While Singapore must guard against foreign influence, its society must not over-react to the extent of succumbing to prejudices and casting suspicion on Singaporeans and foreign residents on the basis of their race, religion, age, and/or nationality. An overreaction to the threat can potentially harm social cohesion by opening the Pandora’s box of racism, xenophobia, and ageism. This is a problem that some Australians and Americans of Chinese ethnicity are facing as fears over foreign influence grow.

As a multicultural nation where racial harmony is key to its survival, Singapore must never get to the point where some of its citizens are asked or made to wonder if they are Singaporean enough. As a cosmopolitan society and global city, Singapore must not allow anti-foreigner sentiments to become entrenched or close itself to the global market that was key to the nation’s transition from the third world to first.

As a greying society that is making significant moves to help older Singaporeans age gracefully and stay active, Singapore must not over-react to the Jamestown Report’s generalization that older Chinese Singaporeans “have a stronger affinity for China” and are more susceptible to Chinese nationalism. Regardless of race, older generation Singaporeans – the Merdeka Generation and Pioneer Generation – have given their collective blood, sweat, and tears to build the nation. In general, the older generations exemplify the value that “We are Singaporean first.”

National defense and social cohesion are strengths that were cultivated in Singapore’s nation-building experience and ingrained in the Singaporean psyche.
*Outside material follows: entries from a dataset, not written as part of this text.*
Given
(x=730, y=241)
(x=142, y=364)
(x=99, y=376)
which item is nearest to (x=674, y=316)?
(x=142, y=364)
Nevertheless, the nation must be cognizant that hostile foreign influence aims to chip away at these strengths so that Singaporeans are not psychologically and emotionally free from external forces although the homeland is territorially sovereign. Singapore was never spared and would never be spared from machinations arising from geopolitical rivalries. That is the hard truth.

Although Singapore currently has the Political Donations Act and Internal Security Act to deter foreign interference, new legislative tools may be necessary to address new forms of hostile foreign influence that by nature are duplicitous and elusive. These tools would function in tandem with other security measures to keep Singapore safe in an increasingly troubled geopolitical environment, which Singaporeans cannot be blissfully unaware of.
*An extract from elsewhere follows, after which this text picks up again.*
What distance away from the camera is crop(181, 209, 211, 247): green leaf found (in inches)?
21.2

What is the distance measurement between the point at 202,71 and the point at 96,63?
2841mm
In the current landscape, where conflict is waged against society besides the state, Singaporeans must take the lessons in social defense and psychological defense – Total Defense and National Education – at school and throughout adulthood more seriously. As ideas, emotions, and culture are the currency of conflict, social cohesion is as important as military skills and hardware. As Singapore strives to stay relevant to the world, the nation must stay united to remain free and strong.

Muhammad Faizal Abdul Rahman is a Research Fellow with the Centre of Excellence for National Security (CENS), a unit of the S. Rajaratnam School of International Studies (RSIS), Nanyang Technological University, Singapore.